You can find a useful quarterback there, but you probably won’t. Here are the last five passers to be taken between those picks:

  • Justin Fields, Chicago Bears (11th pick)
  • Mac Jones, New England Patriots (15th)
  • Dwayne Haskins, Washington Football Team (15th)
  • Josh Rosen, Arizona Cardinals (10th)
  • Patrick Mahomes, Kansas City Chiefs (10th)

Right. Other than Mahomes and maayyybe Fields, that’s a grim lineup. The success rate of finding a franchise quarterback is significantly higher inside the top five picks, but you won’t get there with a seven-win season unless you’re willing to mortgage a boatload of future picks — see the Bears’ trade with the Carolina Panthers from last spring as proof.

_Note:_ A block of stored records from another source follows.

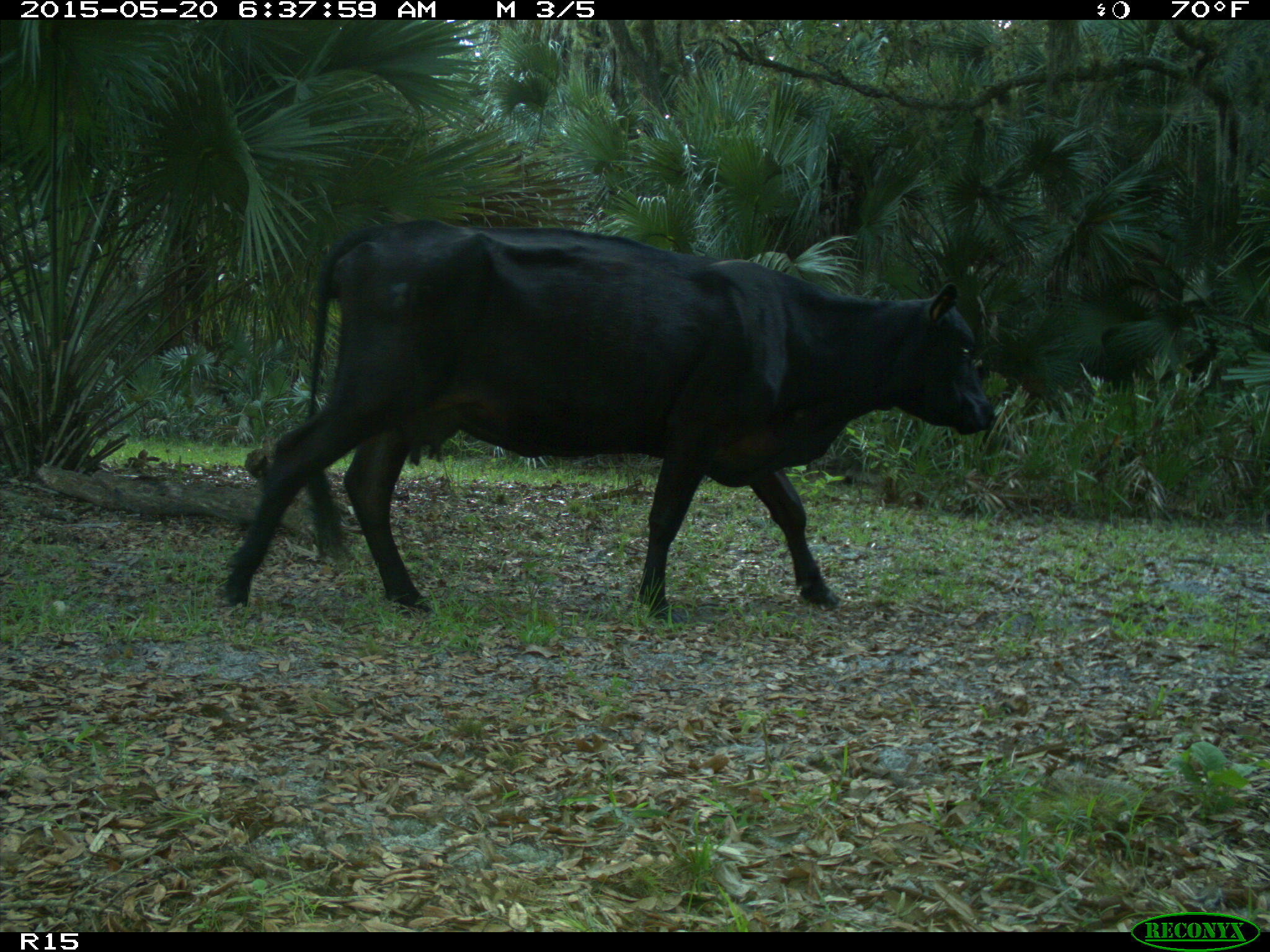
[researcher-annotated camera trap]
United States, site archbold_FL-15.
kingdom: Animalia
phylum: Chordata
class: Mammalia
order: Artiodactyla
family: Bovidae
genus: Bos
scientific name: Bos taurus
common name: domestic cow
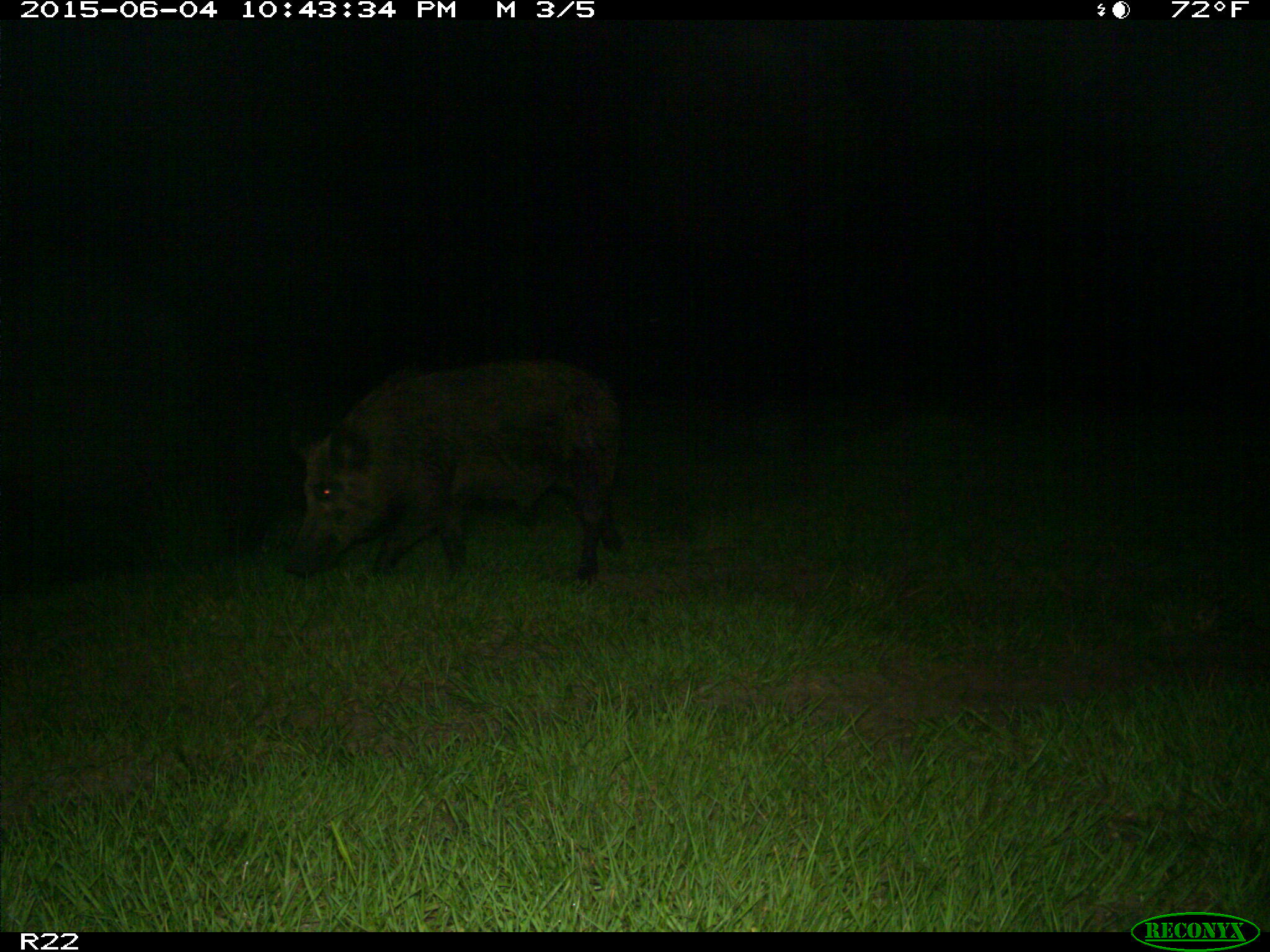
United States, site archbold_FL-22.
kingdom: Animalia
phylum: Chordata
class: Mammalia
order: Artiodactyla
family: Bovidae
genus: Bos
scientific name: Bos taurus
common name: domestic cow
Bos taurus (domestic cow).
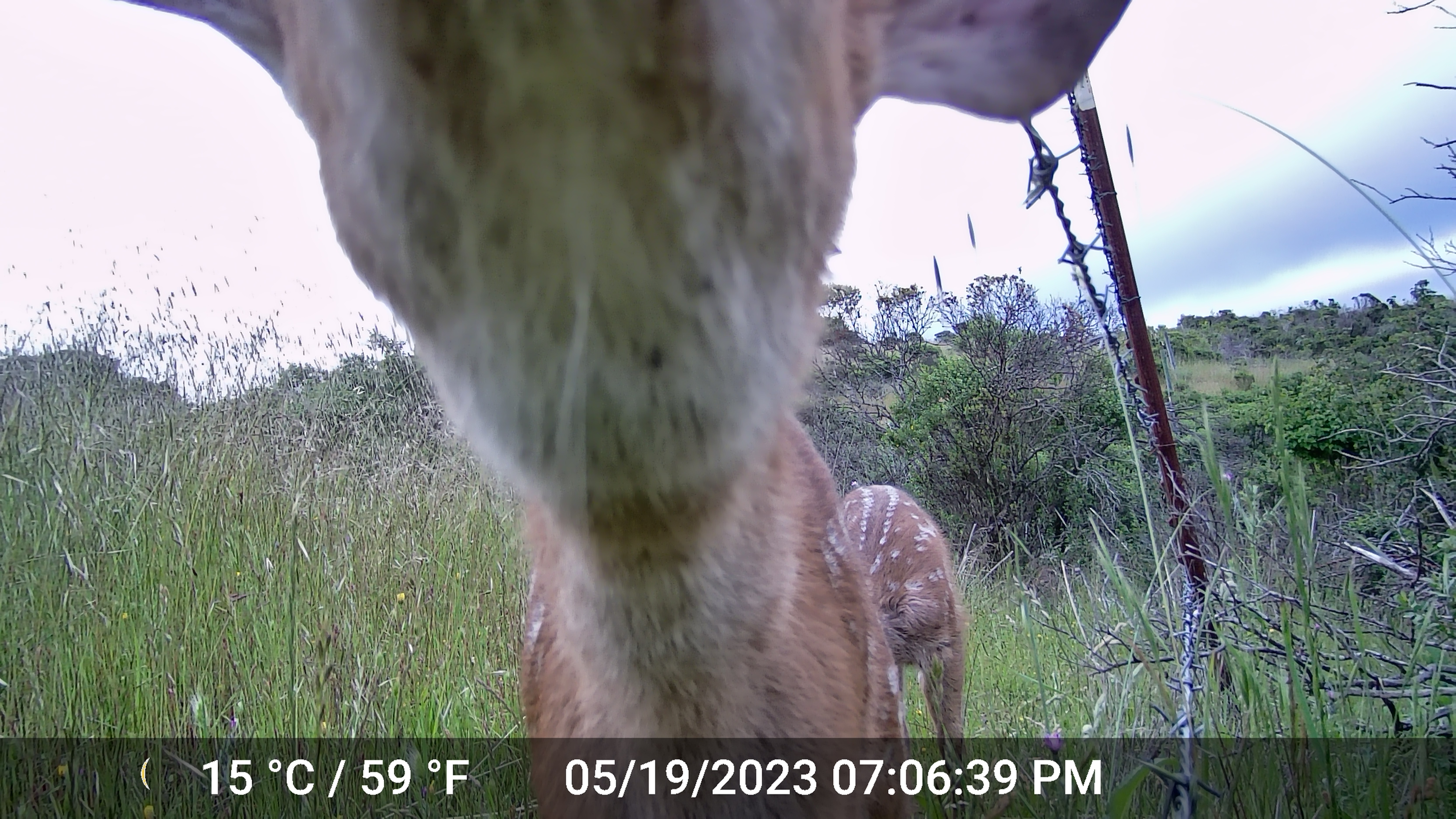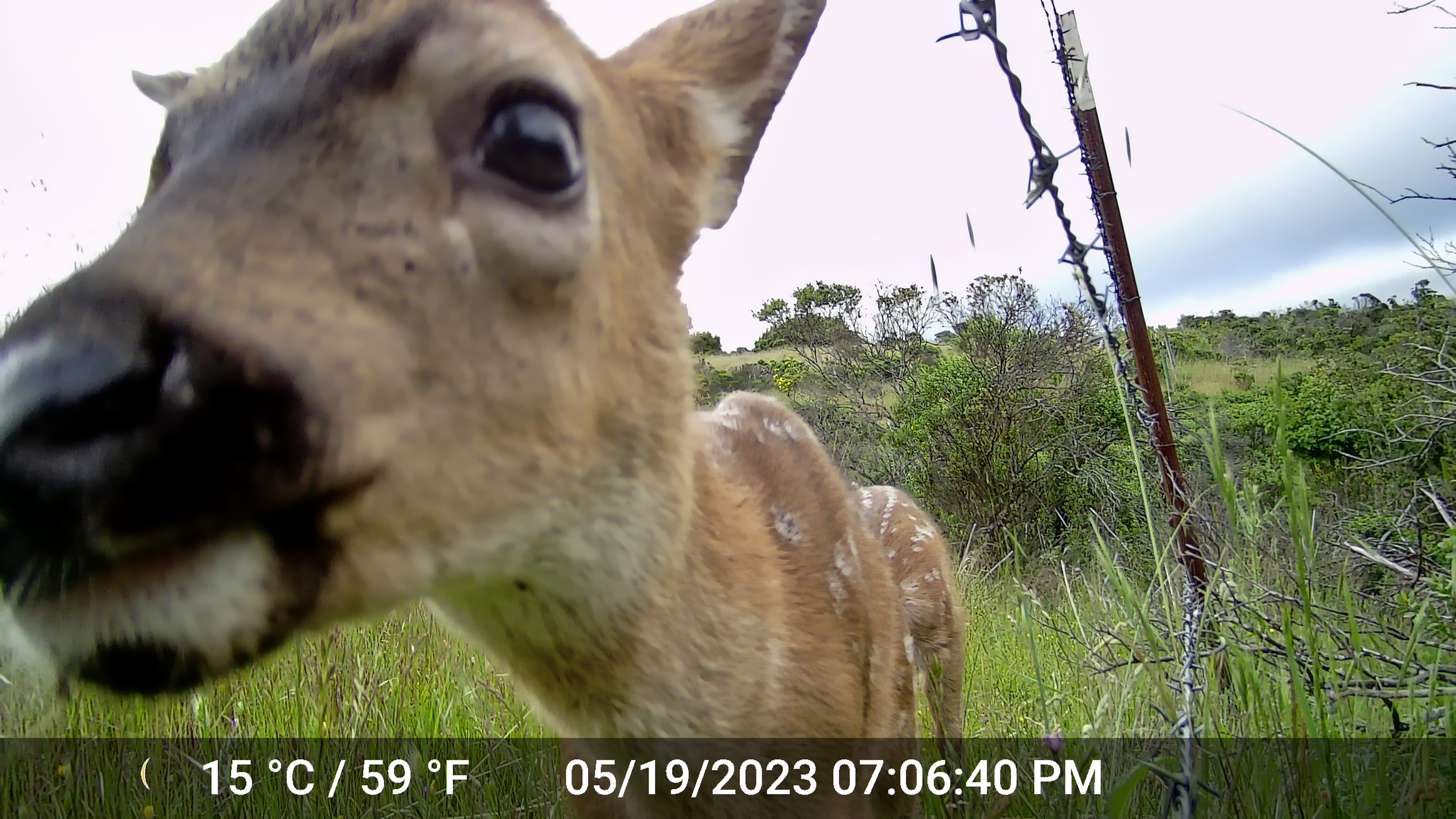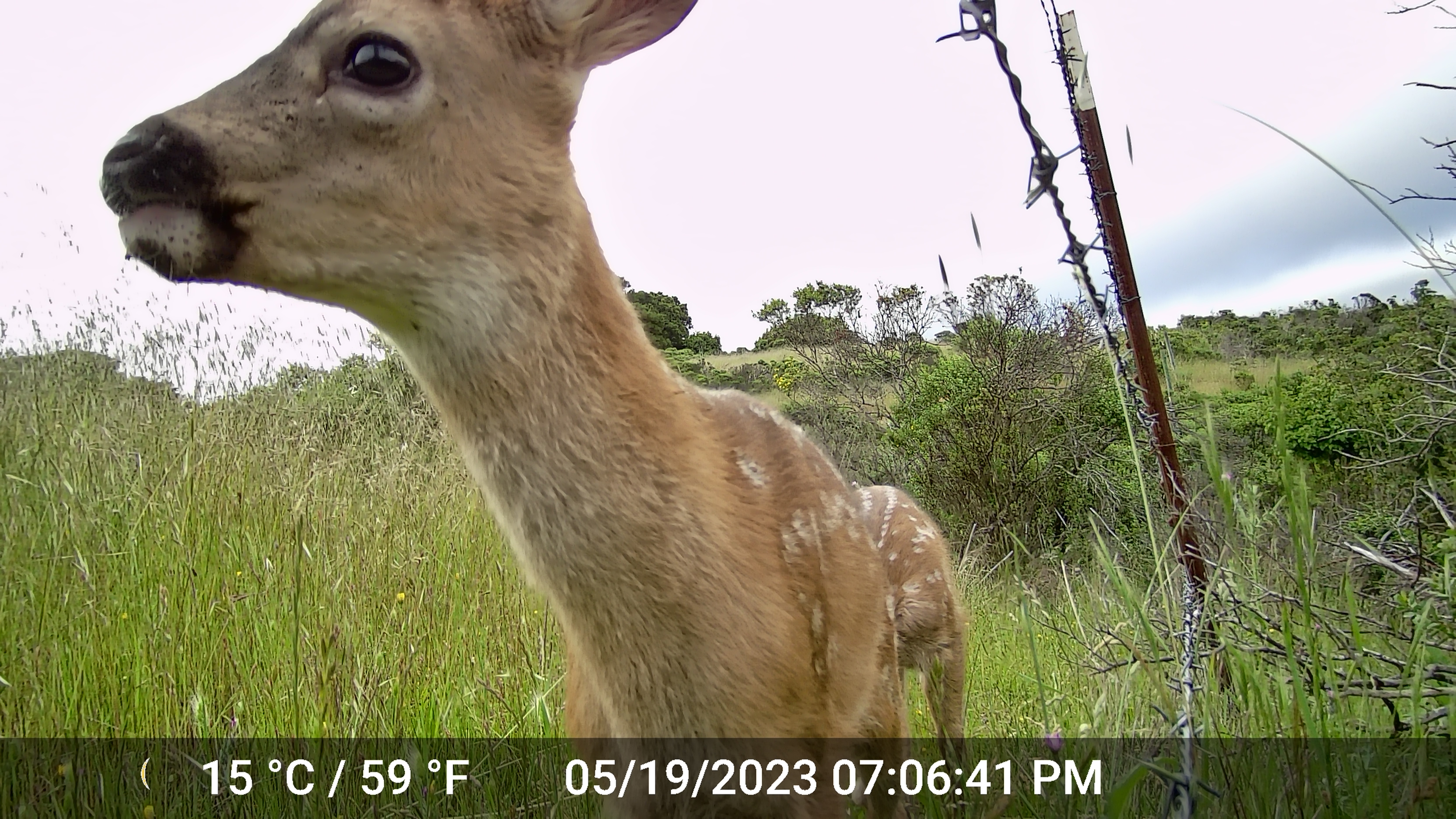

The Vikings can increase their odds of landing an envious draft spot AND load up on tradeable picks by selling before the trade deadline. All it would cost them is a little dignity — Minnesota hasn’t won fewer than seven games in a decade — and some goodwill with the fans. The outcome wouldn’t be pretty, but it would have the silver lining of a future whose potential could be greater (or worse) than the franchise’s current place in stasis.

This isn’t what the Vikings wanted to hear. Tanking sucks, and it especially sucks when you’re coming off a 13-win season that left plenty to prove. But the fact of the matter remains this team is 1-4 and will now be without its best player for the foreseeable future. The best case scenario is mediocrity, and that sucks too; just in a way that’s significantly less fun to complain about.

So, here stands Minnesota. The football gods have violently swung against the team after being on your side throughout the 2022 regular season. Things aren’t as bad as a 1-4 record suggests, but with a little work, they could be.

And that’s where the Vikings want to be headed into 2024.